-- START OF Data provided --
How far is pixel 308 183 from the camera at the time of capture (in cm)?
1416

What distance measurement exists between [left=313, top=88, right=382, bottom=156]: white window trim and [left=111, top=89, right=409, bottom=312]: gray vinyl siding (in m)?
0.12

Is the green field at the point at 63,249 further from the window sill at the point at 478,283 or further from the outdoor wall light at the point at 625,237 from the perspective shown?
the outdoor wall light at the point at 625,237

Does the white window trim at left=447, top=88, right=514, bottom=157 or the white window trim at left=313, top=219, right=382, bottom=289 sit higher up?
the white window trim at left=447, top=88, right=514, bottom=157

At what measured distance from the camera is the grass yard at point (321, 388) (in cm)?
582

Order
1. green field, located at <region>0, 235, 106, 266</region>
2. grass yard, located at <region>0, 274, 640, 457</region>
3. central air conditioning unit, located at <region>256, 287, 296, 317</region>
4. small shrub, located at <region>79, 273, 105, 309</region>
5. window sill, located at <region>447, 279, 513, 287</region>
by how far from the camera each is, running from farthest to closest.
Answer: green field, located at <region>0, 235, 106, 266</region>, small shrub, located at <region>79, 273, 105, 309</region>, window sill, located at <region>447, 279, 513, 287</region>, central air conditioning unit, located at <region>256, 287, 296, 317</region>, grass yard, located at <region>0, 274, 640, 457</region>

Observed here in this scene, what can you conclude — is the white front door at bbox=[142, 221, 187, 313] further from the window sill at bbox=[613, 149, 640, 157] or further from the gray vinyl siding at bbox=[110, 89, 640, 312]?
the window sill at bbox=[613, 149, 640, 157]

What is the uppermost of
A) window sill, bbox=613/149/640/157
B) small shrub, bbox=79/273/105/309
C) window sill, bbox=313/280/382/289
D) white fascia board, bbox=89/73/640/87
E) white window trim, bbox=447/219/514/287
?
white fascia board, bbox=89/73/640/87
-- END OF Data provided --
-- START OF Data provided --
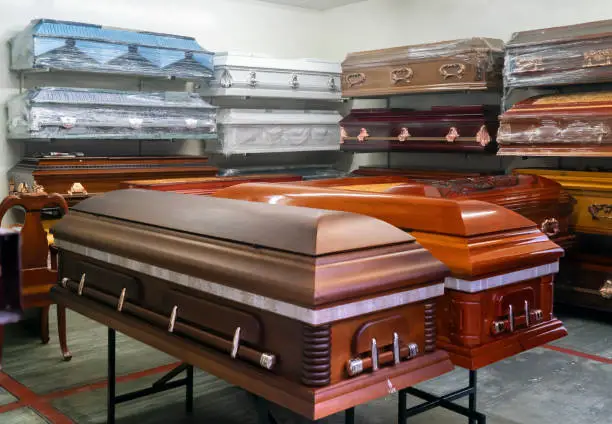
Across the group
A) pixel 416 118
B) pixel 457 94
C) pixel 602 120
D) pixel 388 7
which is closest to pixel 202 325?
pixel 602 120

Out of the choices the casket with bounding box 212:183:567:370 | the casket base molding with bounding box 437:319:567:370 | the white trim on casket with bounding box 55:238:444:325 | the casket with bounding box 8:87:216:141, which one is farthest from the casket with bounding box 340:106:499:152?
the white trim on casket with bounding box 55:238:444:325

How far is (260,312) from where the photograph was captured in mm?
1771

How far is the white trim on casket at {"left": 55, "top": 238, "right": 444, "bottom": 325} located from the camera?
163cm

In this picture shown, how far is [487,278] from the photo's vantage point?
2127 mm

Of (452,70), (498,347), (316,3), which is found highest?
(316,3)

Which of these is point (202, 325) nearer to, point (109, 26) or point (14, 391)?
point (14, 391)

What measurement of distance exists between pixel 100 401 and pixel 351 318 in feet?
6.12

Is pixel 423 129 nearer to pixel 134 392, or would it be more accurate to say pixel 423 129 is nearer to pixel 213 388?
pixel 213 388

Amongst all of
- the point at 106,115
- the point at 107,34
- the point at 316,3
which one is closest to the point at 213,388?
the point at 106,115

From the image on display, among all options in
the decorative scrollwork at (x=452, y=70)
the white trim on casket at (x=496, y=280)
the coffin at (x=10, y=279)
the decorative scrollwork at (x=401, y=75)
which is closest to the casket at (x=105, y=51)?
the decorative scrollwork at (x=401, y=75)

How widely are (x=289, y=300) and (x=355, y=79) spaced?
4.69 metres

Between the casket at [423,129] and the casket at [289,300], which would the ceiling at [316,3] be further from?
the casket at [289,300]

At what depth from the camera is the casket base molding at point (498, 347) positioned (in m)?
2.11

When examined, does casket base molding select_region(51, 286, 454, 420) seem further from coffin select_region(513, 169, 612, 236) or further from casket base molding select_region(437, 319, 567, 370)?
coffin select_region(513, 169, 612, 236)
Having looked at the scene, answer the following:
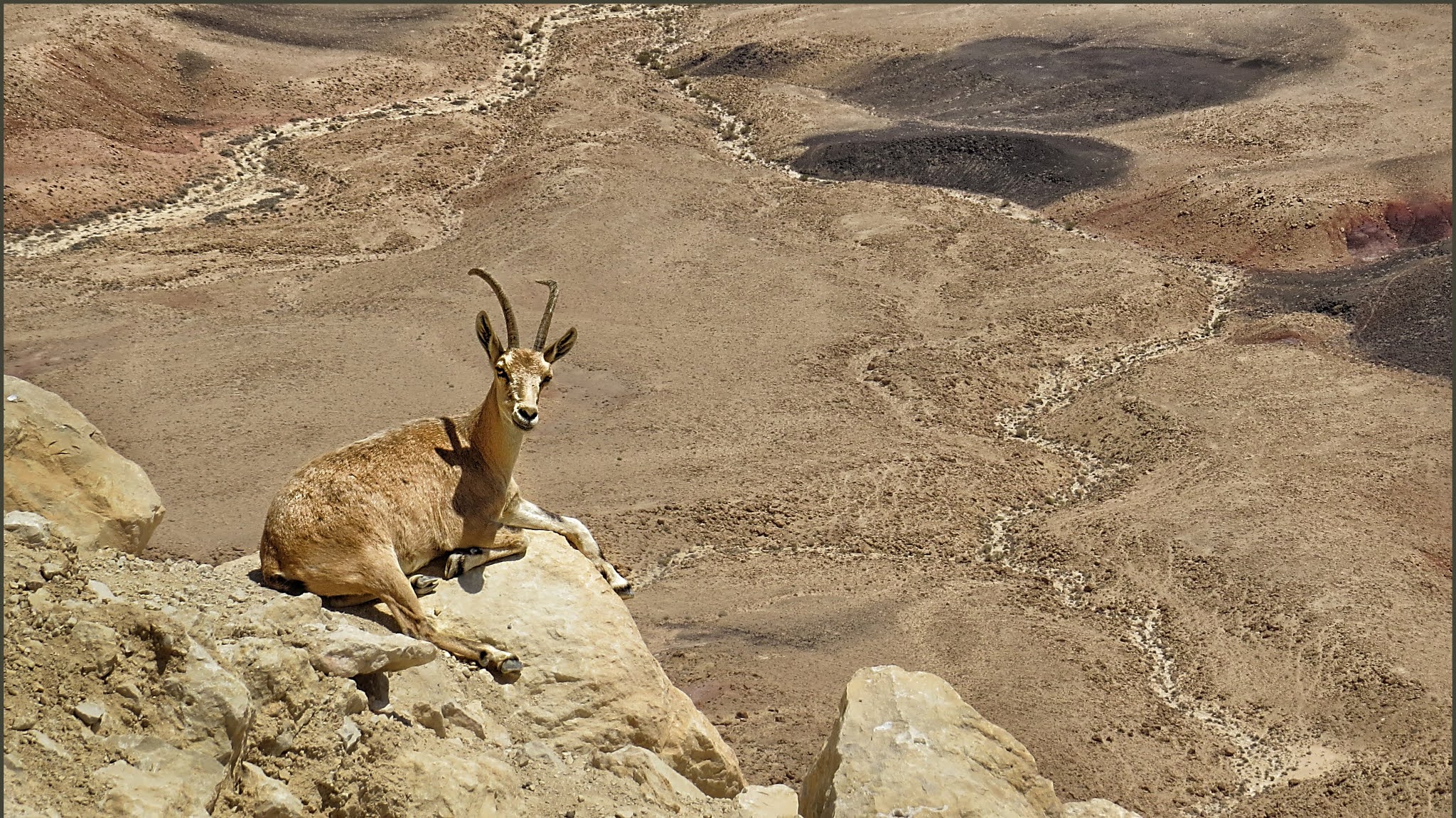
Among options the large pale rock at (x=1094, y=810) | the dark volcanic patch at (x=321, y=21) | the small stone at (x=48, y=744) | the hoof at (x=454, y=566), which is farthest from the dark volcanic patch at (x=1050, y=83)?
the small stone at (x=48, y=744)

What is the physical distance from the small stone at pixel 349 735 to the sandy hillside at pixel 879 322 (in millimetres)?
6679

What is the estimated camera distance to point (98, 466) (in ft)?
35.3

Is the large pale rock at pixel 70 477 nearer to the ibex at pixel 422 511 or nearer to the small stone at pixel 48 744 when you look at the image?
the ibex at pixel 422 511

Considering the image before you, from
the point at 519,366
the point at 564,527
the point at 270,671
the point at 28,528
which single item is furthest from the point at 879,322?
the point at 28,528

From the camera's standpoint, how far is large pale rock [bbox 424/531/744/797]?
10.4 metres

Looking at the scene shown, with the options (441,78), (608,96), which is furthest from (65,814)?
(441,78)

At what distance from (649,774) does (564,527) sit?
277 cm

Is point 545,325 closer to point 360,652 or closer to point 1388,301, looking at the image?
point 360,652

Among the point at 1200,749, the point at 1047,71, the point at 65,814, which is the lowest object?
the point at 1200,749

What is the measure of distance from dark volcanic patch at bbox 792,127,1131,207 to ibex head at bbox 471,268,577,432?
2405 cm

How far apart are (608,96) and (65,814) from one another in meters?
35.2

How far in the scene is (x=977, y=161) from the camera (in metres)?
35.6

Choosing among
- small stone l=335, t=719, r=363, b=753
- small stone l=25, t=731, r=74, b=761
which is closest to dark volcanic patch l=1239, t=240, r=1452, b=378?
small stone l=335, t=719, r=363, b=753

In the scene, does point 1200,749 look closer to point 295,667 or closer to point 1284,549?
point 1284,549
-- END OF Data provided --
> Problem description
Pick out every line of the data above that contains the string "shown", matching case exactly, and copy each of those lines.

> Correct output
Is the green field at the point at 63,249 further from the window sill at the point at 478,283 or further from the outdoor wall light at the point at 625,237 from the perspective shown?
In this picture shown, how far is [487,278] from the photo's vantage point?
Looking at the scene shown, with the options (441,78), (608,96), which is furthest from (65,814)?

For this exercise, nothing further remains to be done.